I smell poo. …
Originally posted by Climate Audit:
Apr 16, 2010
Steve McIntyre has followed up on the intriguing question of who selected the eleven papers for the Oxburgh panel to assess.
Oxburgh didn’t disclose how they selected their supposedly “representative” and “fair sample”. “Fair sample” and “representative” are statistical terms – terms were used in a report coauthored by a very senior professional statistician in a context where statistics are very much at issue. So I presume that the Royal Society took some care to ensure that the eleven publications actually were “representative” and a “fair sample” – and not ones that were pre-selected by UEA, rather than the Royal Society.
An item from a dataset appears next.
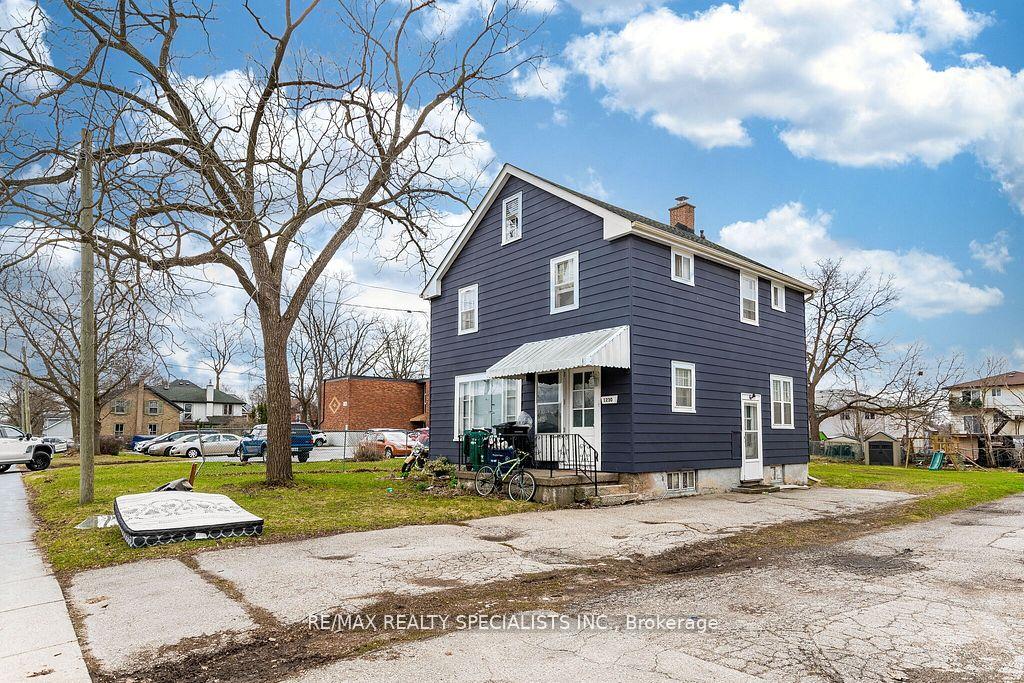 1230 Duke Street, Cambridge — photo 2 of 5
Interestingly, I telephoned the Royal Society yesterday, to ask who exactly it was had selected the eleven papers. Readers may remember that I had speculated whether the Royal Society Climate Change Advisory Group (which includes Phil Jones among its members) had been involved.
The press officer was very helpful, and agreed to find out for me, and I indeed got a very swift response…
…which consisted of this:
We should all be grateful to Lord Oxburgh and his expert colleagues for a thorough report offering an authoritative assessment of the CRU's research and making clear recommendations. Climate science currently attracts enormous public interest. It is therefore crucial that research sustains the highest standards of rigour and openness.
Martin Rees, President of the Royal Society
Not exactly responsive, would you say? I'll try again today.